Given information »
:::::

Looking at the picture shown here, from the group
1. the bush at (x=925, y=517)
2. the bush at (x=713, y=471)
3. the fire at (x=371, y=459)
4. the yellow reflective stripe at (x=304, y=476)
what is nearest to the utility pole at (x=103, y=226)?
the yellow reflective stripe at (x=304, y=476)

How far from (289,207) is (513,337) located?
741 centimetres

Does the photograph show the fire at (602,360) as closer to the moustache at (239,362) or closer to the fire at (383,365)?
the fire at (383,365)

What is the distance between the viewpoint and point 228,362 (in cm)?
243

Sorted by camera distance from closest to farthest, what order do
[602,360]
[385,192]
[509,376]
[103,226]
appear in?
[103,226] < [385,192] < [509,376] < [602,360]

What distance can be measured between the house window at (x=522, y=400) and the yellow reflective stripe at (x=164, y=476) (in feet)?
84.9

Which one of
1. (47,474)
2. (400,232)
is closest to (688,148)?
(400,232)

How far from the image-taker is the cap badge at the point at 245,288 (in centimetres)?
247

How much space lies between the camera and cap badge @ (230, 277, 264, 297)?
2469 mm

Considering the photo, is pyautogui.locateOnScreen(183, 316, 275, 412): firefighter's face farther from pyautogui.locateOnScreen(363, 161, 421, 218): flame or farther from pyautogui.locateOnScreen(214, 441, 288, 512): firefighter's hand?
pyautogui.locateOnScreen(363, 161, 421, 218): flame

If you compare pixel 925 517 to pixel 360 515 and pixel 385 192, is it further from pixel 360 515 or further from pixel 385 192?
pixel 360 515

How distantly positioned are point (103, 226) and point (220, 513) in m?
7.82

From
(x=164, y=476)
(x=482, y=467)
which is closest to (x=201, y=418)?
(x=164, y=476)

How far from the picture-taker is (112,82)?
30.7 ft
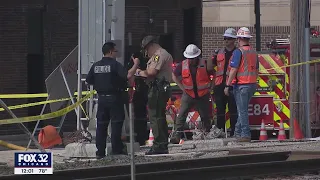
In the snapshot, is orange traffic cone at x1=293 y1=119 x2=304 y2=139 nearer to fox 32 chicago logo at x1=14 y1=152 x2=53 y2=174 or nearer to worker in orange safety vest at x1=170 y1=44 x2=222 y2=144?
worker in orange safety vest at x1=170 y1=44 x2=222 y2=144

:::::

What is expected »
Copy out all of the data above again word for word, but leave out the pictures.

Complete answer »
Looking at the picture shown here, from the group
1. the bush at (x=925, y=517)
2. the bush at (x=713, y=471)
3. the fire at (x=371, y=459)
4. the yellow reflective stripe at (x=304, y=476)
what is nearest to the utility pole at (x=103, y=226)?
the yellow reflective stripe at (x=304, y=476)

How far from (289,207) is (513,337) located?
741 centimetres

Does the photograph show the fire at (602,360) as closer to the moustache at (239,362) or closer to the fire at (383,365)?
the fire at (383,365)

What is the distance between the viewpoint and point 228,362 (in cm)?
243

Sorted by camera distance from closest to farthest, what order do
[602,360]
[385,192]
[509,376]
[103,226]
appear in?
[103,226] < [385,192] < [509,376] < [602,360]

What distance can be measured between the house window at (x=522, y=400) and the yellow reflective stripe at (x=164, y=476) (in feet)?
84.9

Which one of
1. (47,474)
2. (400,232)
is closest to (688,148)?
(400,232)

How far from the image-taker is the cap badge at the point at 245,288 (in centimetres)?
247

How much space lies between the camera and cap badge @ (230, 277, 264, 297)?
2469 mm

Considering the photo, is pyautogui.locateOnScreen(183, 316, 275, 412): firefighter's face farther from pyautogui.locateOnScreen(363, 161, 421, 218): flame or farther from pyautogui.locateOnScreen(214, 441, 288, 512): firefighter's hand?
pyautogui.locateOnScreen(363, 161, 421, 218): flame

If you compare pixel 925 517 to pixel 360 515 and pixel 385 192, is it further from pixel 360 515 or further from pixel 385 192?
pixel 360 515

How distantly positioned are point (103, 226) and point (220, 513) in m?
7.82

From
(x=164, y=476)
(x=482, y=467)
which is closest to (x=201, y=418)?
(x=164, y=476)

How far from the picture-taker is (112,82)?
30.7 ft
In the snapshot, is orange traffic cone at x1=293 y1=119 x2=304 y2=139 nearer to fox 32 chicago logo at x1=14 y1=152 x2=53 y2=174 or nearer to worker in orange safety vest at x1=170 y1=44 x2=222 y2=144?
worker in orange safety vest at x1=170 y1=44 x2=222 y2=144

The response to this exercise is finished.